TEXT BLOCK —
Breaking bread together and sharing a glass of grape juice/wine – elements of Jesus’ last supper with his disciples – was a way for his followers to remember Jesus after he was gone.

We have grown so accustomed to this ritual, that we don’t feel any surprise in Jesus’ words. But for his first followers, there would have been shock!

First, to ask us to “remember” him suggests that he will not be there with them. (!) Jesus had already said that he would be handed over to the Gentiles, and be killed, and (on the third day) rise again. But his followers had not taken it to heart. (!) We know Jesus had mentioned it several times, but now – with these words at the last supper – it hits them: Jesus really means it! And it’s coming soon. “Do this in remembrance of me.” And he added: “I tell you, that from now on I shall not drink of the fruit of the vine until the Kingdom of God comes.” (Luke 22:18) This is literally Jesus’ Last Supper!

The second thing that should surprise us is that the elements of the Exodus story (the “Passover” story of liberation from slavery) already had their specific associated meanings. (!) The unleavened bread indicates hasty departure (right?), the bitter herbs indicate conditions of slavery (right?), the blood of the lamb is what “saved them” from death. Everybody knows what the various elements mean! How can Jesus ask us to remember him instead of Moses?

Brian McLaren says that the original Passover of the Exodus-story recalled one kind of liberation – liberation from slavery in Egypt: overturning the power of Pharaoh, the political and military and economic oppression of one class of people as “slaves” and the others as their “masters.”[5] But the broken bread and the common cup (which Jesus would have us notice) suggest another kind of liberation…

If the first Passover got people out from under the heel of the slave masters, this meal gets them out from the desire to be slave masters in the first place. (!) This meal celebrates a new model of community, based in self-giving, being blessed and being broken, one’s lifeblood given for the well-being of others… a new covenant.

The bread… “This is my body, given for you. Do this in remembrance of me.”

The cup of wine: “This cup… is the new covenant in my blood.” A covenant of forgiveness. A promise of always being there, with them… even when Jesus is no longer seen by them.

To keep Jesus present in our lives, we just need to break bread together (as often as possible), and remember Him. The next time you lift a glass of wine… remember to “toast” Jesus, our Savior.

RECORDED DATA —
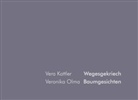 Vera Kattler, Veronik Olma, Veronika Olma - Baumgesichten Wegesgekriech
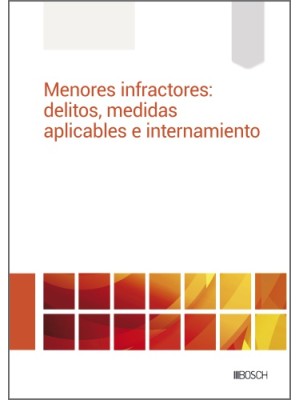 MENORES INFRACTORES: DELITOS, MEDIDAS APLICABLES E INTERNAMIENTO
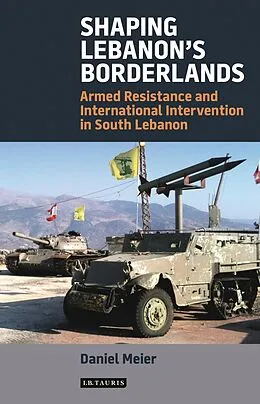ePUB Shaping Lebanon's Borderlands von Daniel Meier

WHAT TO PRODUCE — In the text about the Last Supper, what kind of liberation does Brian McLaren say the original Passover recalled?

RESPONSE TO THIS TASK — Liberation from slavery in Egypt.